## Text segment
************

News a la carte: an increasingly popular online tool lets consumers control their media diet, receiving headlines and summaries in a single location.
Palser, Barb
Recently one of my Tivo-enhanced friends mused that he has no idea
when his favorite shows air on TV or what networks they're on. He
likes to watch "The Apprentice" on Friday evenings with a
group of friends, and that's all he needs to know.
[ILLUSTRATION OMITTED]
This must be misery for a network executive whose strategy depends
on promotion and scheduling--not to mention the well-known advertising
headaches Tivo has wrought. Put the viewer in control? Outrageous.
Now imagine online news working like that. Instead of visiting one
site at a time and selecting stories from strategically organized
homepages, people could pick the content that interests them with very
little thought about where it was published or what appeared next to it.
Using a technology called RSS, many news Web sites now offer that
option. Depending on whom you ask, RSS stands for Really Simple
Syndication or Rich Site Summary--and it promises to be the next truly
big innovation in electronic publishing. RSS is a method of extruding
information from a Web site and making it available as a feed that can
be viewed in an RSS reader, also known as a news aggregator. Some news
aggregators deliver feeds to your e-mail inbox; others are stand-alone
programs that run on your computer, and others are customizable Web
pages.
In any case, you'll receive a collection of headlines and
summaries from your favorite Web sites in a single, uncluttered,
advertising-free location. If you select a headline, you will be taken
to its Web page and exposed to any ads or other messages on that page;
the advantage of the RSS reader is that you can scan the headlines of
dozens of sites before deciding to go anywhere. It's like reading
TV Guide instead of channel surfing.

************

## Data excerpts
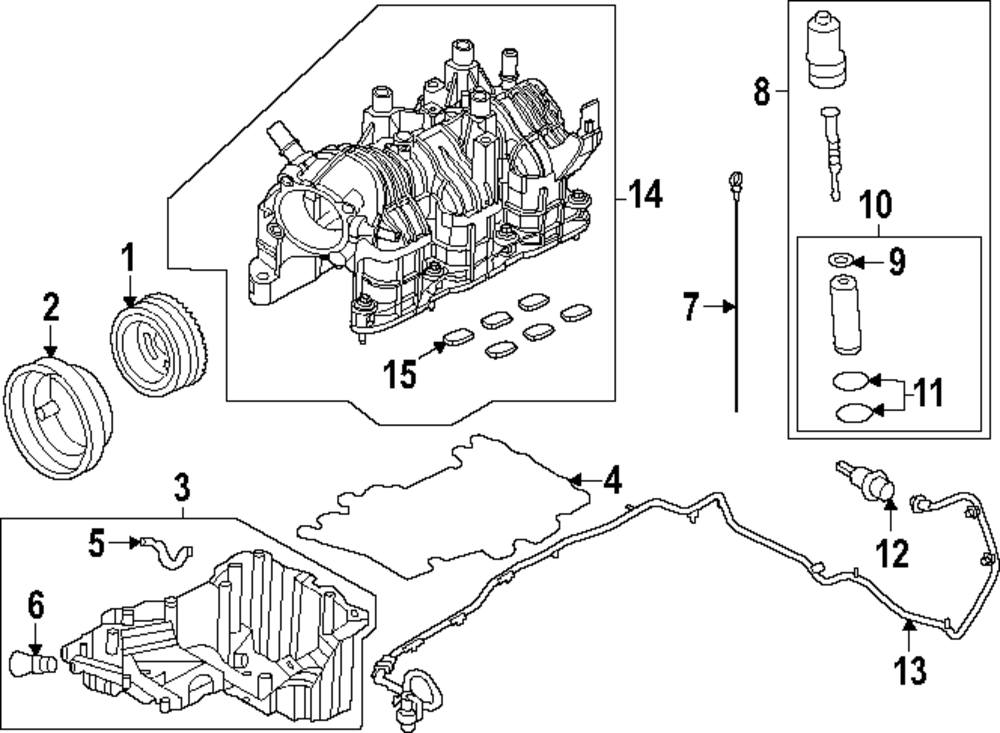 14
8
10
9
1
2
7
15
11
3
4
5
12
6
13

************

## Work instruction 1
According to the RSS article, what is another name for an RSS reader?
## Work instruction 2
Reproduce the RSS article word for word, starting at "News a la carte: an" and ending at "next to it.".
Answer from the RSS article alone, not from the rows.

## Task answer 1
A news aggregator.

## Task answer 2
News a la carte: an increasingly popular online tool lets consumers control their media diet, receiving headlines and summaries in a single location.
Palser, Barb
Recently one of my Tivo-enhanced friends mused that he has no idea
when his favorite shows air on TV or what networks they're on. He
likes to watch "The Apprentice" on Friday evenings with a
group of friends, and that's all he needs to know.
[ILLUSTRATION OMITTED]
This must be misery for a network executive whose strategy depends
on promotion and scheduling--not to mention the well-known advertising
headaches Tivo has wrought. Put the viewer in control? Outrageous.
Now imagine online news working like that. Instead of visiting one
site at a time and selecting stories from strategically organized
homepages, people could pick the content that interests them with very
little thought about where it was published or what appeared next to it.